Saturday, January 27, 2018

Madeline Brennan- Pinker Blog 1


On page five of the text, Pinker explores the four issues that are at stake when we refute the cultural doctrines of the blank slate, the noble savage, and the ghost in the machine. He explains that four fears arise when we abandon these theories of human nature and put more faith into the biological: inequality, imperfectability, determinism, and nihilism (5). While I disagree with much of Pinker's argument in favor of certain innate traits, I think the way he goes about his analysis is thoughtful, as exemplified in the section I mention above. Pinker makes a clear case for why his belief in certain individual characteristics being decided upon pre-birth does not play into racist, sexist, and other narrow-minded belief systems and patterns of justification. For this reason, I found Pinker's argument compelling despite its overall failure to align with my values.

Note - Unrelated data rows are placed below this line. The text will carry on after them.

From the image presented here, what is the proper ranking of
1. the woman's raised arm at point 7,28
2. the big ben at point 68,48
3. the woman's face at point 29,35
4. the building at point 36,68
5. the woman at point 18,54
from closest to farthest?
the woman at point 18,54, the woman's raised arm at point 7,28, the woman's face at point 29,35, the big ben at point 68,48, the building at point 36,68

I strongly believe that uncritical theories of biological determinism, which Pinker's beliefs feed into whether or not he would like to admit it, enable systems of oppression, such as capitalism, patriarchy, and white supremacy. I believe Pinker is overall too optimistic about human nature (example: when he refers to the overall trend towards progress by "one part of human nature [becoming] mobilized against other parts" on p. 6). His analysis in the the paragraph to follow on page 6 is not necessarily incorrect, but, in my opinion, very incomplete. He fails to wholeheartedly bring in racism, classism, sexism, homo/trans-phobia, etc. Instead, he skirts around these weighty issues that need to be acknowledged and instead refers to "the circle expanding to embrace other villages, other clans within the tribe, other tribes, other nations, other races, and... all members of Homo sapiens" (6), which I perceive as both privileged and distanced language.

While it would make Pinker's argument additionally verbose and complex, he could have more whole-heartedly and directly discussed his ideas in conversation with hegemonic systems. For example, he dismisses the "fear of inequality" because fairness does not equal sameness and we should not want to be "clones," and then cites the Declaration of Independence in reference to the notion that "all people are endowed with certain inalienable rights." Pinker could have skipped the ideas of the Declaration of Independence (which I do not believe are recognized in the U.S.) and related the idea of the Blank Slate and the consequent fear of inequality that comes from dismissing it to political colorblindness, and how the notion of "I don't see difference" causes dangerous erasure of history and current realities. He could have brought in post structuralist Black feminist thought and talked about how we should neither essentialize specific identities nor pretend that differences don't exist, and rather celebrate difference and recognize the real impact that it has on our lives (a point which I believe Pinker's argument could successfully incorporate, but which he did not in his text.)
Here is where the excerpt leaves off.